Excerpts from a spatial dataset
Begin

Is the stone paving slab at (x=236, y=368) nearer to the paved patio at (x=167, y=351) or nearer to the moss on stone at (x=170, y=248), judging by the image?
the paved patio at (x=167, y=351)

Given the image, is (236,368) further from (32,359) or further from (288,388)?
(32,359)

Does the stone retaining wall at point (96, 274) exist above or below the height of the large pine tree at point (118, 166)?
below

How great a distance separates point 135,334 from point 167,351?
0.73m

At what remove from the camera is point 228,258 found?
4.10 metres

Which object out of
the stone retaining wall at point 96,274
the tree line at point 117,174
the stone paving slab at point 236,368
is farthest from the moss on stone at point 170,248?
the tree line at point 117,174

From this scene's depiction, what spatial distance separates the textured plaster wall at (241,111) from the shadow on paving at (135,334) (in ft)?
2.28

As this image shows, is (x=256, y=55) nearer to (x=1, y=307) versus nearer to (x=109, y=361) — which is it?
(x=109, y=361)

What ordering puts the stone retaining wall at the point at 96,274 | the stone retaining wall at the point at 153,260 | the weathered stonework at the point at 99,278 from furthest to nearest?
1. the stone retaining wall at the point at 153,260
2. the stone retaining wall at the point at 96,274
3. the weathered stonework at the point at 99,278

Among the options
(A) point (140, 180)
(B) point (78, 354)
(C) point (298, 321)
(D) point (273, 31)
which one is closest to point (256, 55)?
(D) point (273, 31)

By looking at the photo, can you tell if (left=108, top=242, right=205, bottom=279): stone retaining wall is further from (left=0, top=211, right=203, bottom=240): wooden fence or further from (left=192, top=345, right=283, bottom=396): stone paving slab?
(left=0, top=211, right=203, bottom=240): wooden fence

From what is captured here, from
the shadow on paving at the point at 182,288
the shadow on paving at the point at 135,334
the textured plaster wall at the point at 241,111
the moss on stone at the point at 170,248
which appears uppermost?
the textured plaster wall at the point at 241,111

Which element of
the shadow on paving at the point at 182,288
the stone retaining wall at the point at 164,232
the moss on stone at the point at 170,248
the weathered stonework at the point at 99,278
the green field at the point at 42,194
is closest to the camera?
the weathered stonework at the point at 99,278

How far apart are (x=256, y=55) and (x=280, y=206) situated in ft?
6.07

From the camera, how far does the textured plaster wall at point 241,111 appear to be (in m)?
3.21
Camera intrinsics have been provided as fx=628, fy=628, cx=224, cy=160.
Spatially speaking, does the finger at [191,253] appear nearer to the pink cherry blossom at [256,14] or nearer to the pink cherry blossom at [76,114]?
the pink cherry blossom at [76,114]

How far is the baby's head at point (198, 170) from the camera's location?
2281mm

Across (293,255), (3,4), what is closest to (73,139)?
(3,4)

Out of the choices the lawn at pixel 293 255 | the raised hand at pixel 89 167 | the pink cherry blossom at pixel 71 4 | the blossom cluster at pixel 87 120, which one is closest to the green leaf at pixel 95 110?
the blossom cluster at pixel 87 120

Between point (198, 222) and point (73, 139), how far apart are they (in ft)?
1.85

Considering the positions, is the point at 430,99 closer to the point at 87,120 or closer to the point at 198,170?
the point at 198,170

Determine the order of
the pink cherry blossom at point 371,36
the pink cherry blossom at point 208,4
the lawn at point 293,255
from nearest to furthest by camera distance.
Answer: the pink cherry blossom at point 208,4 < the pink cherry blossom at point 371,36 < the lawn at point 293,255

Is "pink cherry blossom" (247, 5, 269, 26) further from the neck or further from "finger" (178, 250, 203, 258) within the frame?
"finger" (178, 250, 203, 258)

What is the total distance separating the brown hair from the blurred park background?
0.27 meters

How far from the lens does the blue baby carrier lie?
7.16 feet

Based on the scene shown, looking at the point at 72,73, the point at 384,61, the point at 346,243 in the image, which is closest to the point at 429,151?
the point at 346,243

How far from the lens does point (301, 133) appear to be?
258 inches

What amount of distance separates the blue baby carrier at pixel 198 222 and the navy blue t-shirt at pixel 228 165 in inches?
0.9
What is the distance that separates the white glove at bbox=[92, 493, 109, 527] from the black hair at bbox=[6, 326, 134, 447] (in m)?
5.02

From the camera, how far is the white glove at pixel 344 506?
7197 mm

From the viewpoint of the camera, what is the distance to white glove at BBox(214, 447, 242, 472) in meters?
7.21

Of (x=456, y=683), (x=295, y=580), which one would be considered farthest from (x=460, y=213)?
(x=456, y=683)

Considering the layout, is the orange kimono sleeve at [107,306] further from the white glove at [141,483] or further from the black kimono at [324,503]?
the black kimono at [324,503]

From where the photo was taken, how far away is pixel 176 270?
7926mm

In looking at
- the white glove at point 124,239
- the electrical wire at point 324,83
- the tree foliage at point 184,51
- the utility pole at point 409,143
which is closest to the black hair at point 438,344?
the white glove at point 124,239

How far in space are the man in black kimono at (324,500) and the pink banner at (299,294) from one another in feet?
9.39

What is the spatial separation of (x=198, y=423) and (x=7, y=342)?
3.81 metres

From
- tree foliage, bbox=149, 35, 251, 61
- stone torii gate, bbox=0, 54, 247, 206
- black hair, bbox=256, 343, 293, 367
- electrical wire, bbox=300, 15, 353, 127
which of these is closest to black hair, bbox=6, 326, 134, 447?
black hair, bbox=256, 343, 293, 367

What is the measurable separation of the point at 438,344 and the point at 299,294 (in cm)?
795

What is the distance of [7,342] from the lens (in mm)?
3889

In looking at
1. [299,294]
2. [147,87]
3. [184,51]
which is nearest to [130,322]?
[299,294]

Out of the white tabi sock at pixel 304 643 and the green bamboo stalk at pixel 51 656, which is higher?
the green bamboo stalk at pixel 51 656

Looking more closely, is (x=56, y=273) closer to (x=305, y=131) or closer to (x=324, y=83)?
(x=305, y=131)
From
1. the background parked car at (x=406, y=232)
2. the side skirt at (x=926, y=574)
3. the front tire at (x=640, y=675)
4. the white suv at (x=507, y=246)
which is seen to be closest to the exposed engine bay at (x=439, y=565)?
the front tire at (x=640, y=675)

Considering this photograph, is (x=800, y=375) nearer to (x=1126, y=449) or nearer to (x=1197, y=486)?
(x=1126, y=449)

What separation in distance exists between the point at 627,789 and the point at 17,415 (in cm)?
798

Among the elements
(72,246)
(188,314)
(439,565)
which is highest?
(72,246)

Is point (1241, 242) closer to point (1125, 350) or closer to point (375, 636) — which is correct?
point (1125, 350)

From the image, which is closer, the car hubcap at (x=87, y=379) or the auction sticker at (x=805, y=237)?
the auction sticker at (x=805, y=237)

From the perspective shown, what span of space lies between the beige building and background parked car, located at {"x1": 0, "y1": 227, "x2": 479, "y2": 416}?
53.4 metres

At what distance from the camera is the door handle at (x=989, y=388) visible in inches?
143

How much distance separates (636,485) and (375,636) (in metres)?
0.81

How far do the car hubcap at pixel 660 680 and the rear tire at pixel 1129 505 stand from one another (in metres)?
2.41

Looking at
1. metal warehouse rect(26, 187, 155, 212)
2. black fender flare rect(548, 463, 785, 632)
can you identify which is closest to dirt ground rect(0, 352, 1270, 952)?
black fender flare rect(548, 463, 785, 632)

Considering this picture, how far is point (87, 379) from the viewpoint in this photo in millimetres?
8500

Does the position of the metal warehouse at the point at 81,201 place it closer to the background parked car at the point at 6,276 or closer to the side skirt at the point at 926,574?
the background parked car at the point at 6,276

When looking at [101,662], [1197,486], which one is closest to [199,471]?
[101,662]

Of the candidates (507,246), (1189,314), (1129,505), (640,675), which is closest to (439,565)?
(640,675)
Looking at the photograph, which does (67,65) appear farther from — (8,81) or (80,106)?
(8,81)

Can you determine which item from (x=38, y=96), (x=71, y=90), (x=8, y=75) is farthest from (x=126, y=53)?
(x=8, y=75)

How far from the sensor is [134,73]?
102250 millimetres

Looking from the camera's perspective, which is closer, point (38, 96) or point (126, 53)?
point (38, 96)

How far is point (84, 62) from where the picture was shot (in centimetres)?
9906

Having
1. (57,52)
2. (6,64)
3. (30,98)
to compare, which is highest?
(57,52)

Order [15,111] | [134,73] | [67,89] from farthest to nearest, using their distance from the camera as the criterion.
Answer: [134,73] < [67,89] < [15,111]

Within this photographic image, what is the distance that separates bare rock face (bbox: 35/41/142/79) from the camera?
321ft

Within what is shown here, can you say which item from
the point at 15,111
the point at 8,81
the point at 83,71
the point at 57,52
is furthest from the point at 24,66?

End

Reproduce exactly the lines from the one containing "How far from the sensor is [134,73]?" through the last line of the records above, including both, and nothing else.

**ANSWER TO THIS TASK:**
How far from the sensor is [134,73]?
102250 millimetres

Looking from the camera's perspective, which is closer, point (38, 96) or point (126, 53)?
point (38, 96)

How far is point (84, 62) from where the picture was shot (in centimetres)?
9906

Having
1. (57,52)
2. (6,64)
3. (30,98)
to compare, which is highest?
(57,52)

Order [15,111] | [134,73] | [67,89] from farthest to nearest, using their distance from the camera as the criterion.
Answer: [134,73] < [67,89] < [15,111]

Within this photographic image, what is the distance that separates bare rock face (bbox: 35/41/142/79) from the camera?
321ft

Within what is shown here, can you say which item from
the point at 15,111
the point at 8,81
the point at 83,71
the point at 57,52
is furthest from the point at 24,66?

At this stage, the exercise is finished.